■ PAGE EXTRACT:
The Golf Lover’s Guide To England, written and compiled by Michael Whitehead, lists 33 elite golf clubs across that country, divided into four regions, which are further divided into nine districts. Each of these clubs would be identified as unlikely in the USA, but is certainly accessible in England. The short story is: this nearly-pocket-sized compendium should accompany any traveler of golfing purpose, as it is invaluable for understanding the ins and outs of making contact, locating courses, and learning of their nature and history. The long story goes quite a bit deeper.

Michael Whitehead has the forethought to organize his works (Scotland was his first TGLGT volume) in meticulous fashion. The volume opens with a colorful map of the targeted country, complete with numbered flags to identify each of the courses reviewed within. The entire book explodes with wondrous colors, both in page background and course photography, and heightens the sensory experience of its study.

A delightful touch is the location of the Acknowledgements section in the front of the book. Typically relegated to one of the final pages that we skip past, before closing the cover, this is not the case here. Whitehead recognizes the invaluable assistance of his supporting cast, and situates them front and center. Good for you, Mr. Whitehead.

■ REQUIRED ACTION: Quote word for word the part of the golf guide review that opens with the words containing "The Golf Lover’s" and closes with "a bit deeper.". Answer using only the text above.

■ DATA EXCERPT:

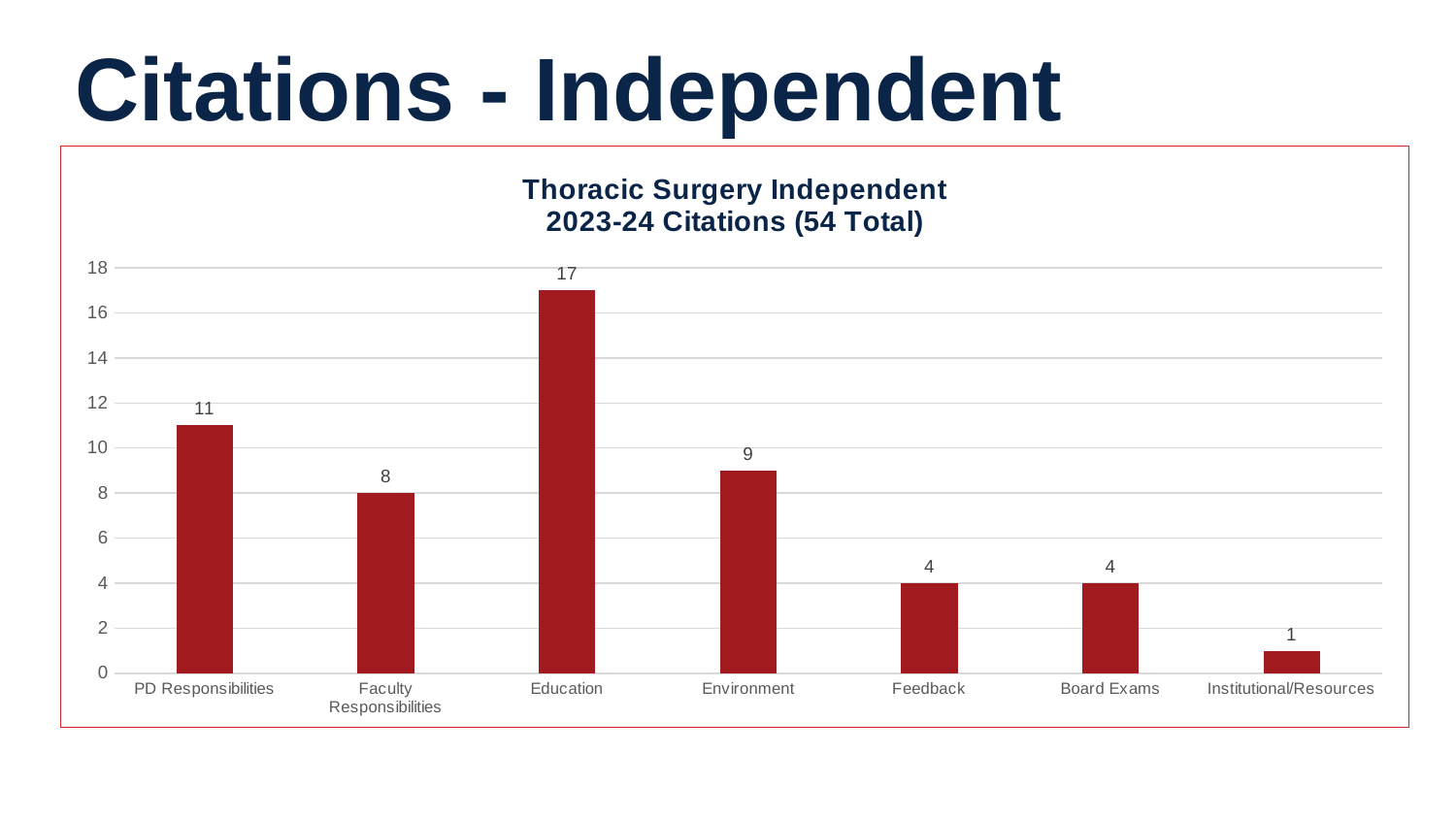
Which category has the lowest number of citations? Institutional/Resources Which is larger, the value for Environment or the value for Faculty Responsibilities? Environment What is the value for PD Responsibilities? 11 What is the difference between the values for Feedback and Institutional/Resources? 3 How many citations are shown for Education? 17 What is the title of the chart? Thoracic Surgery Independent 2023-24 Citations (54 Total) What is the difference between the values for Education and PD Responsibilities? 6 Is the value for Environment greater or less than 10? less What is the value for Institutional/Resources? 1 How many categories are shown on the x axis? 7 What kind of chart is this? bar chart Which category has the highest number of citations? Education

■ OUTPUT OF THE EXERCISE:
The Golf Lover’s Guide To England, written and compiled by Michael Whitehead, lists 33 elite golf clubs across that country, divided into four regions, which are further divided into nine districts. Each of these clubs would be identified as unlikely in the USA, but is certainly accessible in England. The short story is: this nearly-pocket-sized compendium should accompany any traveler of golfing purpose, as it is invaluable for understanding the ins and outs of making contact, locating courses, and learning of their nature and history. The long story goes quite a bit deeper.